FED pivot is defined as the change in the approach of defining the upper bound of the target federal funds range, so-called 'interest rates'. The decisions on the target federal fund range are made by the Federal Open Market Committee (FOMC) meetings.
This market will resolve to "YES" if by September 30, 2023, the Federal Open Market Committee decides to decrease interest rates (over the level it was prior to the meeting), on any of its meeting.
The level and change of the target federal funds rate is published at the official website of the Federal Reserve at https://www.federalreserve.gov/monetarypolicy/openmarket.htm.
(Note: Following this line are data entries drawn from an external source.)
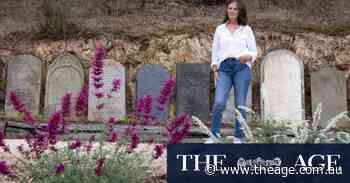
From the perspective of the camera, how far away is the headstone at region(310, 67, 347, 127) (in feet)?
34.4

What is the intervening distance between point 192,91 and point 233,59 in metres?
4.19

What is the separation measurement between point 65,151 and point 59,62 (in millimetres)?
6698

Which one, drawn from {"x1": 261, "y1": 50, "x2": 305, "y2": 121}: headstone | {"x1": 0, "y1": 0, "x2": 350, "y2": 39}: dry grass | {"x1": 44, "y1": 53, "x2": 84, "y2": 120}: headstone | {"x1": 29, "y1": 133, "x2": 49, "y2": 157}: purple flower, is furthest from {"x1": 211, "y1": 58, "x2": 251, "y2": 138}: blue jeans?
{"x1": 0, "y1": 0, "x2": 350, "y2": 39}: dry grass

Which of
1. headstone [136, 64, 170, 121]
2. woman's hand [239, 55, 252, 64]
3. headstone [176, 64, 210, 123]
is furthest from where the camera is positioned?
headstone [176, 64, 210, 123]

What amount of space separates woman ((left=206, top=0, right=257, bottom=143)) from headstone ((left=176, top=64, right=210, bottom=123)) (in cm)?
399

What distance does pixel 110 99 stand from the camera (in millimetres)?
10227

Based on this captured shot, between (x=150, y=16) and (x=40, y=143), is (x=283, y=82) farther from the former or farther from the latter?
(x=40, y=143)

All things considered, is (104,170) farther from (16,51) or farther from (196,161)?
(16,51)

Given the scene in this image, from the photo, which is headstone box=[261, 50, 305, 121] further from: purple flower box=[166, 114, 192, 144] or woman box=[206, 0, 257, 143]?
purple flower box=[166, 114, 192, 144]

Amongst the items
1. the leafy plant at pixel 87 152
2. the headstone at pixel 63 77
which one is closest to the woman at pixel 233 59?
the leafy plant at pixel 87 152

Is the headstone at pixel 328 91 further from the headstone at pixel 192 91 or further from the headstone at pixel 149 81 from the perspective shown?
the headstone at pixel 149 81

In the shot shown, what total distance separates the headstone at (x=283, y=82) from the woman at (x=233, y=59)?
3.95 meters

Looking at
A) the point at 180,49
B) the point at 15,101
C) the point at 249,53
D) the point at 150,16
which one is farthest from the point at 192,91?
the point at 15,101

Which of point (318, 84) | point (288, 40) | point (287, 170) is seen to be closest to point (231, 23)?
point (287, 170)
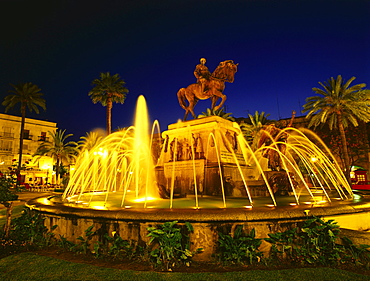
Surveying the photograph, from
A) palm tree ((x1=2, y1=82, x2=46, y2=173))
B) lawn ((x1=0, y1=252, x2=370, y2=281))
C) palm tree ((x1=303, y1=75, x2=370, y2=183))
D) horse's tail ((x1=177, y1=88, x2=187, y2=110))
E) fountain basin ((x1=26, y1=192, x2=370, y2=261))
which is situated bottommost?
lawn ((x1=0, y1=252, x2=370, y2=281))

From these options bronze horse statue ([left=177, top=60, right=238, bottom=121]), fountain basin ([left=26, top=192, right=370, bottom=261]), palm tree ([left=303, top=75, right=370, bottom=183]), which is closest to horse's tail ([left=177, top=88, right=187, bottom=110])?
bronze horse statue ([left=177, top=60, right=238, bottom=121])

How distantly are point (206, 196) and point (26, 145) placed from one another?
223ft

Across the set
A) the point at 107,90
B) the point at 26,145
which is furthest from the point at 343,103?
the point at 26,145

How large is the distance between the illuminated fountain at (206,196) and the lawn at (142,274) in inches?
30.8

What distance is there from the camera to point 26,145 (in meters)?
64.7

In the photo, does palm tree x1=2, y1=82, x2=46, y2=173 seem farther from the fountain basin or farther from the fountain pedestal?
the fountain basin

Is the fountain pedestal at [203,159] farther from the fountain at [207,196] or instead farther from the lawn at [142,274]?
the lawn at [142,274]

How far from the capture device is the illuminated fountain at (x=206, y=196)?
5410 mm

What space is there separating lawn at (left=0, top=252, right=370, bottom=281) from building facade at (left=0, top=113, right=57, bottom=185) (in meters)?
58.9

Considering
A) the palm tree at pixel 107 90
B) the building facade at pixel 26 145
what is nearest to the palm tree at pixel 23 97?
the palm tree at pixel 107 90

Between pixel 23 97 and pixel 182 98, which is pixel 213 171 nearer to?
pixel 182 98

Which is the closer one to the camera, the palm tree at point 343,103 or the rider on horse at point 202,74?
the rider on horse at point 202,74

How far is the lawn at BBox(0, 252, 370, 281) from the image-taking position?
14.6ft

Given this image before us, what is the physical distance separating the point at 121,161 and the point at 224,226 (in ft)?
94.8
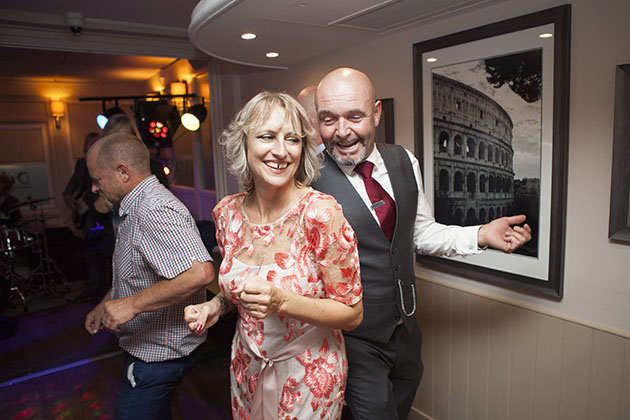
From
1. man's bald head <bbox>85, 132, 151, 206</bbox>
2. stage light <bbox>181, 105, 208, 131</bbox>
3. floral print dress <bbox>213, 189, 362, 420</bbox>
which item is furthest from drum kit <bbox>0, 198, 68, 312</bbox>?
floral print dress <bbox>213, 189, 362, 420</bbox>

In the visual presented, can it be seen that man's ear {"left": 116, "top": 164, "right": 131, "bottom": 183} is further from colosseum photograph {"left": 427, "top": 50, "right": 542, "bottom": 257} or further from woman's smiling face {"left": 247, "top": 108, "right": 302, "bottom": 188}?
colosseum photograph {"left": 427, "top": 50, "right": 542, "bottom": 257}

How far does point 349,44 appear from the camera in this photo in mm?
2699

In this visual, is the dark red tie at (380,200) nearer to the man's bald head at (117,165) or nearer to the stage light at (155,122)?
the man's bald head at (117,165)

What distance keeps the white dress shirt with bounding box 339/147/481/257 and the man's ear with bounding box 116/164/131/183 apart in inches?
34.0

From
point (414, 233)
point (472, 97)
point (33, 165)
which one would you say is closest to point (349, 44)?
point (472, 97)

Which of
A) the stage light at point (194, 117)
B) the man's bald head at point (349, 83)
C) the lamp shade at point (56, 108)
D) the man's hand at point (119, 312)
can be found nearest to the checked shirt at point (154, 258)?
the man's hand at point (119, 312)

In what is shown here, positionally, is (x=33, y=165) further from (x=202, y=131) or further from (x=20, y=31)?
(x=20, y=31)

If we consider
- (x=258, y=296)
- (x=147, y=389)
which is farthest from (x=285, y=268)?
(x=147, y=389)

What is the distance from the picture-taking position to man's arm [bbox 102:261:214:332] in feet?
5.17

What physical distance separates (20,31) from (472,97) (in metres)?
3.32

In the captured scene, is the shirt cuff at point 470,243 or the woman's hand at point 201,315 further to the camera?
the shirt cuff at point 470,243

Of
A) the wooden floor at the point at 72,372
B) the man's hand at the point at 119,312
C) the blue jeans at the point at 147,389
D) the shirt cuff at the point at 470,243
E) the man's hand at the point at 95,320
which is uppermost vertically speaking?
the shirt cuff at the point at 470,243

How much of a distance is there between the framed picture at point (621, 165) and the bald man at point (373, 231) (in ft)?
1.05

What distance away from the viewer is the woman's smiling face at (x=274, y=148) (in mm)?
1241
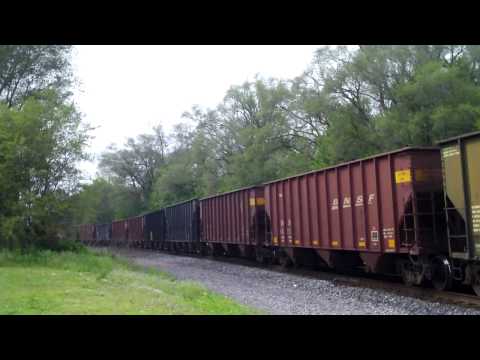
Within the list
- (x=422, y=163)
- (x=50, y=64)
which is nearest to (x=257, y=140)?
(x=50, y=64)

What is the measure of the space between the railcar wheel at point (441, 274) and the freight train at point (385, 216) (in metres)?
0.02

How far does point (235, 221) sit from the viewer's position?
82.0 ft

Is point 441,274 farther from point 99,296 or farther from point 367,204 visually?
point 99,296

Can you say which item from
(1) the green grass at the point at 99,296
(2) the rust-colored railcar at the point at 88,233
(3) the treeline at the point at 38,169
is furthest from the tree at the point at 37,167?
(2) the rust-colored railcar at the point at 88,233

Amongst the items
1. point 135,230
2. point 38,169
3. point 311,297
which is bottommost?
point 311,297

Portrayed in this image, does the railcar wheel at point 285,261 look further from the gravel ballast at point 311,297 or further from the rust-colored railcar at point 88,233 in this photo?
the rust-colored railcar at point 88,233

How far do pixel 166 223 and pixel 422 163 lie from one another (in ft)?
99.0

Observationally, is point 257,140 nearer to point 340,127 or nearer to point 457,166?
point 340,127

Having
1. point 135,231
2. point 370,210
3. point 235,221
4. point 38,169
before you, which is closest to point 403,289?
point 370,210

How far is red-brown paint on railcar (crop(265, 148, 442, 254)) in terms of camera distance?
12141 millimetres

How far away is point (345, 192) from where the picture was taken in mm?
15102

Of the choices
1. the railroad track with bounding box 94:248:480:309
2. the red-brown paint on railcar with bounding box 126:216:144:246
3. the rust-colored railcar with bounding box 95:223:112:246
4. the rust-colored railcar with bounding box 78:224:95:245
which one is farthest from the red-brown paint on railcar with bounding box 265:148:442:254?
the rust-colored railcar with bounding box 78:224:95:245

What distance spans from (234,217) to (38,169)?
929cm

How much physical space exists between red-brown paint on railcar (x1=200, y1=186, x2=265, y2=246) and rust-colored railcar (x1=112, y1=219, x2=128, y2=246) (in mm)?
26798
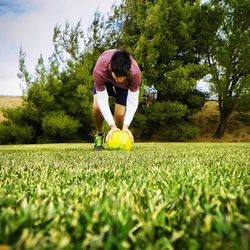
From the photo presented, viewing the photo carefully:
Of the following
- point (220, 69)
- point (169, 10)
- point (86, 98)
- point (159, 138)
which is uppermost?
point (169, 10)

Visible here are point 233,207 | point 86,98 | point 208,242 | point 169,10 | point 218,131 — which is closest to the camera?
point 208,242

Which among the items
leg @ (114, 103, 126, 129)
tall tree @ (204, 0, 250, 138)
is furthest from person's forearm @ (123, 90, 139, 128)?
tall tree @ (204, 0, 250, 138)

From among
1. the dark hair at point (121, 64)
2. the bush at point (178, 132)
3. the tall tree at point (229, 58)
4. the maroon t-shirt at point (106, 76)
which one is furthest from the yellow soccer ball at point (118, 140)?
the tall tree at point (229, 58)

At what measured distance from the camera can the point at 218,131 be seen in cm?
2817

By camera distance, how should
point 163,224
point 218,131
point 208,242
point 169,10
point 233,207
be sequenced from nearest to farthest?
point 208,242
point 163,224
point 233,207
point 169,10
point 218,131

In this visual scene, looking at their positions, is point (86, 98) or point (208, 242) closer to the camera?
point (208, 242)

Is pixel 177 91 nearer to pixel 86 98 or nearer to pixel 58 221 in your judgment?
pixel 86 98

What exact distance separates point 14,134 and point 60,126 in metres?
2.70

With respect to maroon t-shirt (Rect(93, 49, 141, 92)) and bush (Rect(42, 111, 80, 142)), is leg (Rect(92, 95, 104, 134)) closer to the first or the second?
maroon t-shirt (Rect(93, 49, 141, 92))

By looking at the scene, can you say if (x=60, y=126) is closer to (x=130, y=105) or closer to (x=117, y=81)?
(x=130, y=105)

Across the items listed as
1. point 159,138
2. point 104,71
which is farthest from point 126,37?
point 104,71

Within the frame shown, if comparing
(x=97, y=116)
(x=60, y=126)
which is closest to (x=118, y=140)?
(x=97, y=116)

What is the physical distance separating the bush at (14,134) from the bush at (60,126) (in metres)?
1.09

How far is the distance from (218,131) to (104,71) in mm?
22948
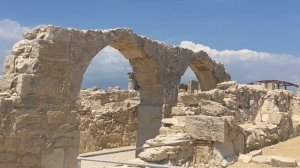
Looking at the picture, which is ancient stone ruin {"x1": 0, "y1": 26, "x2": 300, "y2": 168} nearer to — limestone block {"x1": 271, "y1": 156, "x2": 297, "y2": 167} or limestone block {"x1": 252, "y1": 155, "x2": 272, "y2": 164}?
limestone block {"x1": 252, "y1": 155, "x2": 272, "y2": 164}

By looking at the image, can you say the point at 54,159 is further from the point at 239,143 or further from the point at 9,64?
the point at 239,143

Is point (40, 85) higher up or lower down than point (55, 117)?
higher up

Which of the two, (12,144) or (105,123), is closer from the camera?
(12,144)

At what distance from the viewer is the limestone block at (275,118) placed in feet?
35.8

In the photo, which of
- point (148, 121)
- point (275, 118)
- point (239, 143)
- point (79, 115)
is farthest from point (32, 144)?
point (275, 118)

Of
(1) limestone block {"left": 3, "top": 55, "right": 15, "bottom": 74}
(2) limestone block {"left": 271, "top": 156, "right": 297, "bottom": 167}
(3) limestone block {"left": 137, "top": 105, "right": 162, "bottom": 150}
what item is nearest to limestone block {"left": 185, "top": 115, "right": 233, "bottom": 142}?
(2) limestone block {"left": 271, "top": 156, "right": 297, "bottom": 167}

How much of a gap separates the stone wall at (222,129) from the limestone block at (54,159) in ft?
5.99

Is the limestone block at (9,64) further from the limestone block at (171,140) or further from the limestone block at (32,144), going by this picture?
the limestone block at (171,140)

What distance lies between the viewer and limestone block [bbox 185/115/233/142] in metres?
7.34

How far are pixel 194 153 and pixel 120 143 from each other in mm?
7029

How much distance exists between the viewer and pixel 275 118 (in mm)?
11023

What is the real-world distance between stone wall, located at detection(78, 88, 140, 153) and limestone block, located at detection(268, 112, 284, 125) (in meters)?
5.46

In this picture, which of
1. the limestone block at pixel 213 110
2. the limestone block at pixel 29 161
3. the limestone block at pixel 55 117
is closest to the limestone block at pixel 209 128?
the limestone block at pixel 213 110

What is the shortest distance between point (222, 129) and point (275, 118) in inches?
172
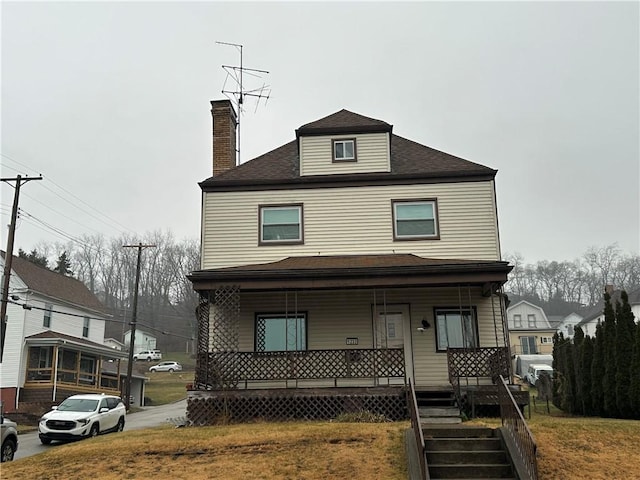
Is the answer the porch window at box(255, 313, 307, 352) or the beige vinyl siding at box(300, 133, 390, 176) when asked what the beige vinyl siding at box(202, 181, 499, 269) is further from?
the porch window at box(255, 313, 307, 352)

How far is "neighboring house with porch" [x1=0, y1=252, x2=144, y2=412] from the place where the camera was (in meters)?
30.0

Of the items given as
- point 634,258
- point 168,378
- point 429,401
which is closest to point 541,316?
point 634,258

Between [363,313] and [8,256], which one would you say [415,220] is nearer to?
[363,313]

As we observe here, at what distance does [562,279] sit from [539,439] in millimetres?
82643

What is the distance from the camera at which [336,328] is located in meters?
16.4

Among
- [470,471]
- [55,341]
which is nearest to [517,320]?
[55,341]

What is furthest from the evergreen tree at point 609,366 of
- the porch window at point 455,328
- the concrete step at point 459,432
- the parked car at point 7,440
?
the parked car at point 7,440

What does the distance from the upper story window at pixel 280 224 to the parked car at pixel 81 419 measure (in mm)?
7694

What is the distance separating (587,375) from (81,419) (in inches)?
611

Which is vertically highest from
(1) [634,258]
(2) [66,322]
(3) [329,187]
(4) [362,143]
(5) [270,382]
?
(1) [634,258]

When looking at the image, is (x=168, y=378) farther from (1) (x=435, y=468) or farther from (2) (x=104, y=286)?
(1) (x=435, y=468)

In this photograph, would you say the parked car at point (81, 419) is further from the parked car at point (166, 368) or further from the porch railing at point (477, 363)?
the parked car at point (166, 368)

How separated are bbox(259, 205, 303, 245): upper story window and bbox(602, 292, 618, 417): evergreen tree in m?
9.29

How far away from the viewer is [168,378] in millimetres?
54531
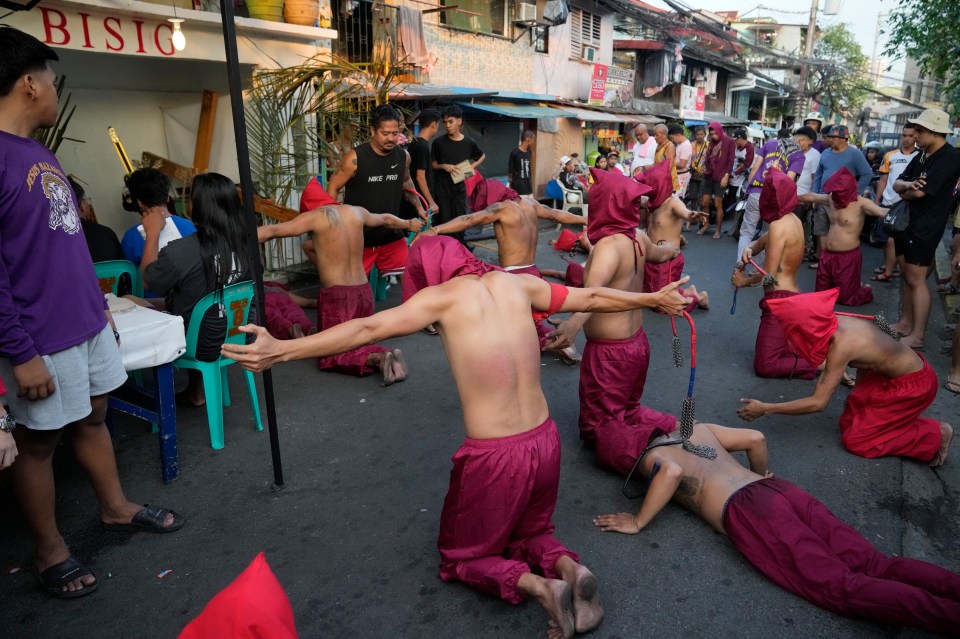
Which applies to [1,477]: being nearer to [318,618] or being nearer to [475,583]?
[318,618]

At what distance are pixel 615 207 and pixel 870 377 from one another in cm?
186

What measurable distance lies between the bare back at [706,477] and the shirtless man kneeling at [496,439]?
2.68 feet

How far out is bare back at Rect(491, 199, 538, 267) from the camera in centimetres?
551

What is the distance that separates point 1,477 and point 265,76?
182 inches

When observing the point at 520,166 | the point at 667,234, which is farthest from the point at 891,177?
the point at 520,166

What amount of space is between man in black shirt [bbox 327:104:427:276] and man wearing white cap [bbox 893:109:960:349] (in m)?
4.49

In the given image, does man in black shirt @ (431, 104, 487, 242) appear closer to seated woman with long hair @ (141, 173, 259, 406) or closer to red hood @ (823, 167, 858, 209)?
red hood @ (823, 167, 858, 209)

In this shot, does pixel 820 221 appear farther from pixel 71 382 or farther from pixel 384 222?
pixel 71 382

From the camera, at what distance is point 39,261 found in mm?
2410

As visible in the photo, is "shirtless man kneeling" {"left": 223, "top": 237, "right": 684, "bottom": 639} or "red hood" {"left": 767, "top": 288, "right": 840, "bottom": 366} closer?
"shirtless man kneeling" {"left": 223, "top": 237, "right": 684, "bottom": 639}

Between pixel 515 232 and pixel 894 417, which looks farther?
pixel 515 232

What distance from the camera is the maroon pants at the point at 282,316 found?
545 cm

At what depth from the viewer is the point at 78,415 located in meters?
2.62

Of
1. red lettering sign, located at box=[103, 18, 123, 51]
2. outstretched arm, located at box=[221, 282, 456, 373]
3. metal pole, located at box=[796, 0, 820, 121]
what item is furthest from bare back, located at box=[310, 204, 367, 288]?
metal pole, located at box=[796, 0, 820, 121]
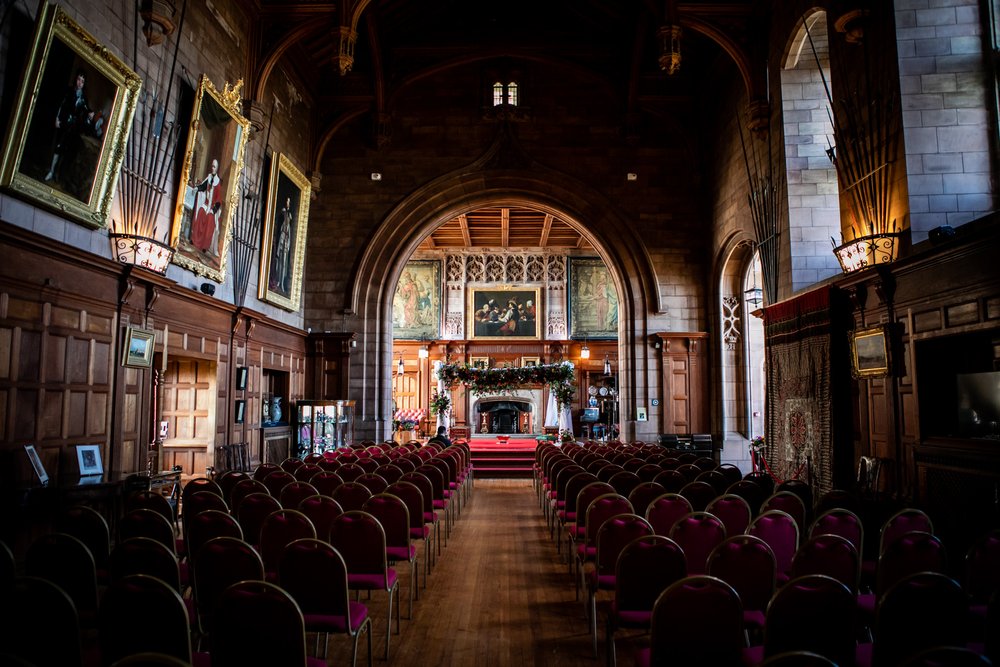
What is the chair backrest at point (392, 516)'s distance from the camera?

@ZicoVerona funny how the author is quite active and even has a trustworthy badge, still, perhaps some other badge holders can help @MarcusAbramovitch @BoltonBailey @jack
@deagol Yes indeed. Though UTC is too early, In the absence of more specific criteria, it would make sense to assume US eastern time, since that's where FOMC meetings usually are. Though one could make a case that we should wait for Q3 to be over in Hawaii just in case the FOMC decide to have a meeting there at the last second. Or because even if they don't, it's still Q3 in the US somewhere.
These things occasionally matter for question resolution, and in fact it looks like the market creator did pick midnight in Hawaii as the market close time. So if there were disagreement about this, there would be a reasonably strong case that that is what they meant.
@chrisjbillington it’s more than 14.5h past Q3 in Hawaii, and over 12.5h if they were to hold a meeting in Baker Island (UTC-12 the latest possible).
This market closed yesterday at 5:59 PM EST, which was a minute before noon, not midnight, in Hawaii. So it closed 12h before Q3 ended in HI, or as the quarter ended in Central Europe (CEST=UTC+2), which would be the default time given by the interface if the user lived there.
@deagol Ah didn't realise there was any more US on the eastern side of the date line! I see Baker Island is in the "anywhere on earth" timezone, which is sometimes used for in market resolution criteria, as it's the last timezone to tick over to the next day.
But yes, this resolves NO, we're just waiting for @itsTomekK.